Agustín Echalar Ascarrunz

Nuestros muertos

domingo, 7 de noviembre de 2021 · 05:12

Este año, el mes de recordatorio a nuestros muertos ha tenido un significado más profundo, en parte porque estamos viviendo, tal vez, el principio del fin de la pandemia, o por lo menos una tregua bastante larga. Es posible que la cuarta ola no cause tantas muertes como las anteriores, porque buena parte de las personas más vulnerables ya han recibido dos o tres dosis de vacuna, y eso no sólo que implica una mayor seguridad, sino que también da la sensación de la misma.

Es por eso que la vida ha empezado a normalizarse, los teatros se están abriendo, están empezando a estrenarse películas en salas y hasta se han dado espectáculos de mayor envergadura.

El viernes de la penúltima semana de octubre, tuvo lugar un hermoso y conmovedor concierto de la Orquesta Sinfónica Nacional, patrocinado por la Embajada Alemana, en memoria de quienes se fueron y ese mismo día, a menos de un km de distancia, tuvo también lugar un gran espectáculo patrocinado por la Fundación del Banco Central, una celebración del poder y la fiesta, más allá de la diferencia de enfoque en este paso a despedir la pandemia. Lo interesante es que nuestra (no tan pequeña) ciudad tenga espacio suficiente para atender a dos tipos de expresiones culturales que conmueven a su manera  a los colectivos de los que está conformada nuestra colectividad.

El domingo 31, buena parte de los paceños, en especial los niños y jóvenes, se han lanzado a las calles con trajes un tanto horrorosos, reproduciendo una tradición que, aunque antiquísima, viene ahora del mundo cosmopolita anglosajón y es parte de la galopante globalización en la que vivimos. No debería molestar a nadie y no viene a reemplazar una celebración y una ritualidad que tiene una significación muy distinta.

El día de difuntos tiene la gran particularidad de acercar a las nuevas generaciones a la memoria de las viejas generaciones de los antepasados, de los parientes y amigos que ya no están. Es la festividad en la que verdaderamente se hace honor a las raíces propias. Las mesas andinas, o mexicanas, donde se preparan los manjares que gustaban  los difuntos, no responden necesariamente  a la un poco tétrica idea de que las almas de los seres queridos retornan y quieren esos manjares, sino, ante todo, es una manera de recordarlos.

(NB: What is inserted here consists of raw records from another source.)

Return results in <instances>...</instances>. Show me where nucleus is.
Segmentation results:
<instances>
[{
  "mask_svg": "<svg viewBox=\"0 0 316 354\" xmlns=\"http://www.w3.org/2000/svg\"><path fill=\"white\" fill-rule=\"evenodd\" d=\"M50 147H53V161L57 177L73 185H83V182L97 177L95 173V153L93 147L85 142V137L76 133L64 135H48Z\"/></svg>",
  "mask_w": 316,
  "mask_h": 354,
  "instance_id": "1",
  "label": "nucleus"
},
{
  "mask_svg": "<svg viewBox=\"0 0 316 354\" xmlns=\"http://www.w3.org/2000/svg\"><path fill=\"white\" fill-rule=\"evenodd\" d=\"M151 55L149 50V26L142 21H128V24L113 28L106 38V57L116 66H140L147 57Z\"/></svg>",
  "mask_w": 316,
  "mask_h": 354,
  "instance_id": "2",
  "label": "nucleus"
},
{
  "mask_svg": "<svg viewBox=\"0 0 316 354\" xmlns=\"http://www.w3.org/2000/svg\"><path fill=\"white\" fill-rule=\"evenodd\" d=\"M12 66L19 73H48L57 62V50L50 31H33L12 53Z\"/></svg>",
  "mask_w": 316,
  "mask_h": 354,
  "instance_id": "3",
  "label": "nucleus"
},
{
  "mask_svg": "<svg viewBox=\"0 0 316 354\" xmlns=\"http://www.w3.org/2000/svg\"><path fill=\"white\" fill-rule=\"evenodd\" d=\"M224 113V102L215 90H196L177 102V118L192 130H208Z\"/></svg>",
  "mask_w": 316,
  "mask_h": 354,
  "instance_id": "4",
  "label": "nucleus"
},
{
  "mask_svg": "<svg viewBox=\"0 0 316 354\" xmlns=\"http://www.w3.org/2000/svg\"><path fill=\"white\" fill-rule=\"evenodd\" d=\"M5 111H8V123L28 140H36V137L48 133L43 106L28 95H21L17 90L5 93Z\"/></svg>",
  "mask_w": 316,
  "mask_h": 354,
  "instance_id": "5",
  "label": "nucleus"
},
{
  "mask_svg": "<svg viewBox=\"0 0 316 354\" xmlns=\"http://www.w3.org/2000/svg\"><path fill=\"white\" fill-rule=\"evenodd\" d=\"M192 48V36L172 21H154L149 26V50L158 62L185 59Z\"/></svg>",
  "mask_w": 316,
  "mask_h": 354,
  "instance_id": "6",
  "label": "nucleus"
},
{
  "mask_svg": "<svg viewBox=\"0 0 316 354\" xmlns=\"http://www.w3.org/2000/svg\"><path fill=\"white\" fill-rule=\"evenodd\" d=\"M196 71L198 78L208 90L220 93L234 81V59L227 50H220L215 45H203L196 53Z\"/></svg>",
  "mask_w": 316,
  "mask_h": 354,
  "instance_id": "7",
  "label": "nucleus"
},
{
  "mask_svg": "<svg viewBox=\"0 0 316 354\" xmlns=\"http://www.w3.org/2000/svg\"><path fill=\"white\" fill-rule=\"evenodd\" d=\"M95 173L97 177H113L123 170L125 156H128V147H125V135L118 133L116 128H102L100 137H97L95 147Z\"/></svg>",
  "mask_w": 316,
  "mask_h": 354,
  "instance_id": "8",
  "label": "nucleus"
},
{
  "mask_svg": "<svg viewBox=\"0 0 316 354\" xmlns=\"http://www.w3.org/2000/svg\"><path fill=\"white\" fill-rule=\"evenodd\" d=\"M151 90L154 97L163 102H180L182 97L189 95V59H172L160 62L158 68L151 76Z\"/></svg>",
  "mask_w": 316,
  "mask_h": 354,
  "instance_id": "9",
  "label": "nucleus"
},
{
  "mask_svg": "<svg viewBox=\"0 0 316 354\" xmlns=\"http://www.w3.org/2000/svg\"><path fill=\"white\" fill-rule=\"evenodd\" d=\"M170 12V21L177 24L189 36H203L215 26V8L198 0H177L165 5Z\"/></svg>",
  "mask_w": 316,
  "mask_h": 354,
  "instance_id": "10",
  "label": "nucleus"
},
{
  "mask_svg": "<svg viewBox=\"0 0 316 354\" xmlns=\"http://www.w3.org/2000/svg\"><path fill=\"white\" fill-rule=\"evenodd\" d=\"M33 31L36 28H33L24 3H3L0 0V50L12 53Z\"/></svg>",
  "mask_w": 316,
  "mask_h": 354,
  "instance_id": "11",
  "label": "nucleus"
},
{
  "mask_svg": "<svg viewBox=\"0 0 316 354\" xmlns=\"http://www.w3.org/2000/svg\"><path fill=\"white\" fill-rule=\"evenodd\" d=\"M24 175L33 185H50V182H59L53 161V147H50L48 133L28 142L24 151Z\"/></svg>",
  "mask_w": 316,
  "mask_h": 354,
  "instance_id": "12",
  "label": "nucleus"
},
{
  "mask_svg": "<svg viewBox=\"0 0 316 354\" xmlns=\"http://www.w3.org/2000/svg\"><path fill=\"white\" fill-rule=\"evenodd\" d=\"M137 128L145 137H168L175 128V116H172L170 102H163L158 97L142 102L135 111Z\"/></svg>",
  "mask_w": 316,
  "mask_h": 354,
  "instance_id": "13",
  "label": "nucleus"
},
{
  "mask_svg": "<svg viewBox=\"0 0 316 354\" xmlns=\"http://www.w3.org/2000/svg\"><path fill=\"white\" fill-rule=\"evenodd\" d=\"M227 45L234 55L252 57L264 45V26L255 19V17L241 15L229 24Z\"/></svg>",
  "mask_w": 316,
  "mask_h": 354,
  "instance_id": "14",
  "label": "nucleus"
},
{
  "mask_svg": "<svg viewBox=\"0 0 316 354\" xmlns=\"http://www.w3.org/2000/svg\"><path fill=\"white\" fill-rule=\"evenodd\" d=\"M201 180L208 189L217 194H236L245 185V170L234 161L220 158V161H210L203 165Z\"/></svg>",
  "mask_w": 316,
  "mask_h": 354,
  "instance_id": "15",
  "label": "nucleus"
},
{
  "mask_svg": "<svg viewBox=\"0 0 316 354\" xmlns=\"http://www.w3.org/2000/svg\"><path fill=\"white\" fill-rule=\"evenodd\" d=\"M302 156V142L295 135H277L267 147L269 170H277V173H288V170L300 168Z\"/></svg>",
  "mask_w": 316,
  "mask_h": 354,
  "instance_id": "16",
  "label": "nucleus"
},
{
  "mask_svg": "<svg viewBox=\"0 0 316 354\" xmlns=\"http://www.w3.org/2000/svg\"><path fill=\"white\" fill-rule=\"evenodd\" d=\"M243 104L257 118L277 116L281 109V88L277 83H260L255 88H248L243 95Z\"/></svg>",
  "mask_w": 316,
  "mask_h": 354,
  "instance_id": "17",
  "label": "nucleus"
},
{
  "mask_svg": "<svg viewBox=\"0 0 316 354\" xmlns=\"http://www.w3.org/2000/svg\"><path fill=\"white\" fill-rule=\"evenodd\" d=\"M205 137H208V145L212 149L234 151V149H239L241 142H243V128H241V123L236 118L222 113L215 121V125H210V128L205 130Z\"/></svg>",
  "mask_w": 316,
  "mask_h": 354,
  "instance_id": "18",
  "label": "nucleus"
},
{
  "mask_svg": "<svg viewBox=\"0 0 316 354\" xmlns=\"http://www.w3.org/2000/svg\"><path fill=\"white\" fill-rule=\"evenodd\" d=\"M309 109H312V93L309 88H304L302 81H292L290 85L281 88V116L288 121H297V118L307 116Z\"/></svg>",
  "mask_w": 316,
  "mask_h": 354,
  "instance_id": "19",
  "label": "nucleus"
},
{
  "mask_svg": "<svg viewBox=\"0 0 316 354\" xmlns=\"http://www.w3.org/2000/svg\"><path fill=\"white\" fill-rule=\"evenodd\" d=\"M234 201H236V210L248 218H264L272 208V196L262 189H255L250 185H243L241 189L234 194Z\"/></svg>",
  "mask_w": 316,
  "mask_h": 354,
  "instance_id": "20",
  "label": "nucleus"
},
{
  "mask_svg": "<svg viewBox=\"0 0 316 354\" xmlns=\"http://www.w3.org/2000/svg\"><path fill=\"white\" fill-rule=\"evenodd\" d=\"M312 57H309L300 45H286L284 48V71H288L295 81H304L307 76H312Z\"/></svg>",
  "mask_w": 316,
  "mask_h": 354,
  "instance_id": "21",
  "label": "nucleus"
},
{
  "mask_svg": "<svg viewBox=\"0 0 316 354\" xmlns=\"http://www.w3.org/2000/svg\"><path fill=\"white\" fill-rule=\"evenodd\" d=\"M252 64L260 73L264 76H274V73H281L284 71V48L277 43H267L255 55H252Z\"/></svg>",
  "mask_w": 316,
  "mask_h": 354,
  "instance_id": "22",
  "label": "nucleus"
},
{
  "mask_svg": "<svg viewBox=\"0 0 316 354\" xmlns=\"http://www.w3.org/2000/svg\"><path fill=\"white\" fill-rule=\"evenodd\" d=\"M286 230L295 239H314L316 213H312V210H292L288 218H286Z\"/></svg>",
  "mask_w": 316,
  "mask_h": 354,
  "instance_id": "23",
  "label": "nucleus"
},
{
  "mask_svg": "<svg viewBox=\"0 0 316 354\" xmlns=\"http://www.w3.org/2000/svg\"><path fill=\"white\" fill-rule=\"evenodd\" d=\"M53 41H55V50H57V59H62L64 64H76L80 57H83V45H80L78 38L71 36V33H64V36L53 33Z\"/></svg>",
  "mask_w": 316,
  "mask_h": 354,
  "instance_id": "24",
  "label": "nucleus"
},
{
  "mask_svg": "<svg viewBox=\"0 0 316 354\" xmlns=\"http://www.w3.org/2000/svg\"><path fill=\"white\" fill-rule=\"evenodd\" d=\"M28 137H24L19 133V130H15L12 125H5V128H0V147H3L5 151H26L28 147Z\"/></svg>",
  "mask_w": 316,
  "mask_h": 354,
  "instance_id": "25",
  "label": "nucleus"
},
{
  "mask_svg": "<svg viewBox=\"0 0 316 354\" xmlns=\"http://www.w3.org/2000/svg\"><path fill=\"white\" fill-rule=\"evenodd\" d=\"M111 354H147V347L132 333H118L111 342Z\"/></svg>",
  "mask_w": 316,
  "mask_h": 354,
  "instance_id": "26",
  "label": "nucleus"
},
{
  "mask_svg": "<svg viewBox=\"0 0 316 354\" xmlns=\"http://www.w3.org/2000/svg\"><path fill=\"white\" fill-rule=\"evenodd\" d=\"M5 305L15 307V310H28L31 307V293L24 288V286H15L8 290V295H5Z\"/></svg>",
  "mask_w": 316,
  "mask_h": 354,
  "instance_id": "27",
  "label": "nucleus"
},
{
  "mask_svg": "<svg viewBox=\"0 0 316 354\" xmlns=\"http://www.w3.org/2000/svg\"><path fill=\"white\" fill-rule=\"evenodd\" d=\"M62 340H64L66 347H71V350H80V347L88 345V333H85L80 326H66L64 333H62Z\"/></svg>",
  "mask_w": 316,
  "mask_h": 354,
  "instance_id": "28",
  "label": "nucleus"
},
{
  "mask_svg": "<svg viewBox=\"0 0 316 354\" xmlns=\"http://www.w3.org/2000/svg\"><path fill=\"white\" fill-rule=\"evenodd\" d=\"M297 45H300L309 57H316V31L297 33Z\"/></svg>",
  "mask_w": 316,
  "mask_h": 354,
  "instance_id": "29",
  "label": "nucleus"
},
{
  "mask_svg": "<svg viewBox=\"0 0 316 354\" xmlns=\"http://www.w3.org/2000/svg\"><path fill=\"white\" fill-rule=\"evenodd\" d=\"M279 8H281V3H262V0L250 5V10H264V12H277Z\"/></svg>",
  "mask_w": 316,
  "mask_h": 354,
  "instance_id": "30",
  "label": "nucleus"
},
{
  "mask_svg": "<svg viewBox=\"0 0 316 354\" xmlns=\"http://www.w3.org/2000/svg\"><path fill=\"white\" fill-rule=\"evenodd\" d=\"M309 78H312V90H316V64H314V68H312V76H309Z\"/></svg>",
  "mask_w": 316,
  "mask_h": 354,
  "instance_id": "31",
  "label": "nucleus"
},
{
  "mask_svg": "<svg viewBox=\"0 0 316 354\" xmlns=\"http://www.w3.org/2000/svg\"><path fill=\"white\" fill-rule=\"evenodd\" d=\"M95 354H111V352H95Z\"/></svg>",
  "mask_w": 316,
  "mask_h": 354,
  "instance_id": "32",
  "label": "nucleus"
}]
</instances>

Hay formas y formas de recordar a nuestros muertos, con música, con manjares, con una vela, visitando el cementerio y arreglando el túmulo, desempolvando sus fotografías. Todas  son válidas. Ninguna es mucho mejor que otra, aunque a unos una manera pueda parecer más sublime que las demás. Lo importante es recordar.

El presidente Daza, quien murió con muy mala fama y que no ha podido reivindicarse hasta ahora, mando hacer un pequeño recordatorio para sus padres, es un ángel, sobre un pedestal. En éste están escritos los nombres de ambos y una frase que conmueve: “La muerte no es nada, el olvido lo es todo”. Pese a los datos históricos, vez que he pasado por esa pequeña estatua en el cementerio de Sucre, no he podido dejar de sentir un poco de simpatía por el desdichado presidente.

La celebración de los difuntos en esta parte del mundo es el summum del sincretismo entre lo cristiano y lo prehispánico, no por casualidad; la curia española sabía lo que estaba haciendo al momento de la cristianización. Es difícil, cuando no imposible, hoy en día, separar lo cristiano de lo andino en esos rituales.

La transculturación, o la aculturación, es parte del devenir humano y es algo contra lo que no se puede luchar, mucho más en estos tiempos de tanta facilidad de comunicación. No está dicha la última palabra respecto a un “jalouin” local, con comparsas, disfraces y bandas, que surgirá a partir de esta fiesta gringa de la calabaza. Pero, reitero, más allá de eso, lo que cuenta es la memoria.  Al no olvidar a nuestros ancestros, no olvidamos lo que verdaderamente somos.